BRANO FORNITO
Un soccorritore di New Orleans ha dichiarato: "È tremendo: mentre ti stai occupando di far tornare la città alla vita tirando via l'acqua con le idrovore, affiora un cadavere e te ne devi sbarazzare. Ma ne affiorano sempre altri: non finiscono mai!". Anche nei resoconti della cronaca le cose cambiano: nei disastri con molti morti la descrizione dei fatti si sofferma sul presunto numero dei morti e quasi mai sull'aspetto dei cadaveri; diversamente da quando il disastro coinvolge poche persone (in taluni di questi casi si apprendono anche più particolari di quanto si possa sopportare sulle lesioni che i cadaveri hanno subito).

La differenza persiste anche nei casi di disastri di massa dovuti alla "crudeltà" umana: delle stragi della Cambogia o del Ruanda, ad esempio, ci colpisce più il numero dei morti che la sofferenza nel modo di morire individuale; sofferenza che invece ci inorridisce se apprendiamo che qualcuno con nome e cognome è morto sotto tortura.

Abbiamo letto sui giornali che a New Orleans non è stato ancora possibile calcolare il numero dei morti e che si continuano a trovare altri cadaveri man mano che l'acqua defluisce. Allora si è fatta l'ipotesi che i morti siano almeno 10.000 preparando, per precauzione, 25.000 sacchi di plastica per rimuoverli.

Ora il punto è: come ci si può preparare a raccogliere 10 o 25 mila cadaveri senza rischiare di restare emotivamente schiacciati sotto una tale montagna di morti?

Abbiamo il vantaggio di trovarci di fronte a morti anonime che non sono in grado di traumatizzarci come lo farebbero morti che ci toccasse "vedere una ad una" nella loro orrenda immagine. Sulla base di questo vantaggio potremo trasformare nella nostra mente i cadaveri in "rifiuti solidi" da rimuovere per non inquinare le acque, per prevenire le malattie e per risanare l'ambiente di vita dal terribile fetore che emanano. E per rimuovere rifiuti solidi dobbiamo avere mezzi e strumenti adatti, e la professionalità per usarli. Psicologicamente significa è possibile essere coinvolti solo tecnicamente, come professionisti dello smaltimento, senza che così la morte provochi in chi se ne occupa troppa pena, consentendogli di svolgere senza danni il meritevole lavoro di smaltimento. Più ciò avviene in maniera efficace e minori saranno i problemi psicologici degli operatori implicati. Purtroppo esistono situazioni in cui un intoppo rappresenta un limite dell'approccio tecnico e la preparazione professionale può non bastare.

COMPITO
Puoi proseguire il brano sul recupero dei cadaveri a New Orleans a partire dalla sua ultima frase? I dati riportati qui sotto non hanno alcun legame con il brano.

DATI FORNITI
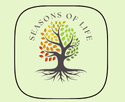 Logo Seasons of life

RISPOSTA
Chissà quante volte nell'inferno umido di New Orleans i soccorritori hanno dovuto strappare dalle braccia di un genitore il cadavere di un bambino morto ormai da tempo!? E chissà quante volte ad un soccorritore non è piaciuta l'indifferenza con cui ha rimosso tanti cadaveri !? Sono i casi in cui la professionalità può non bastare perché la pena per quello che tocca fare è troppo intensa. Solo insieme ad altri si possono affrontare, senza esserne distrutti, l'eccessivo calore dell'orrore o l'eccessiva freddezza con cui si eseguono i compiti tecnici.

La serialità spersonalizza la morte facendola diventare anonima e implica una spersonalizzazione di chi se ne occupa ("che se ne occupi in modo professionale per non esserne distrutto e per poter continuare a fare il proprio lavoro"). La spersonalizzazione regge finché i risultati degli interventi spersonalizzati e professionali sono positivi (si eliminano i cadaveri in tempo utile e si evita una epidemia) o finché il prezzo dell'indifferenza tecnica non è troppo alto (non far violenza ad un genitore a cui bisogna strappare il cadavere del figlioletto prima che abbia preso atto della sua morte; fare ciò che si deve fare con sprezzo del pericolo che si può correre). Quando la spersonalizzazione non regge più (e nessuna via di professionalizzazione più adeguata è aperta) l'unica alternativa consiste nel rendere la situazione più "umana", in modo da contrastare l'eccessiva spersonalizzazione della professionalità senza perdere la professionalità.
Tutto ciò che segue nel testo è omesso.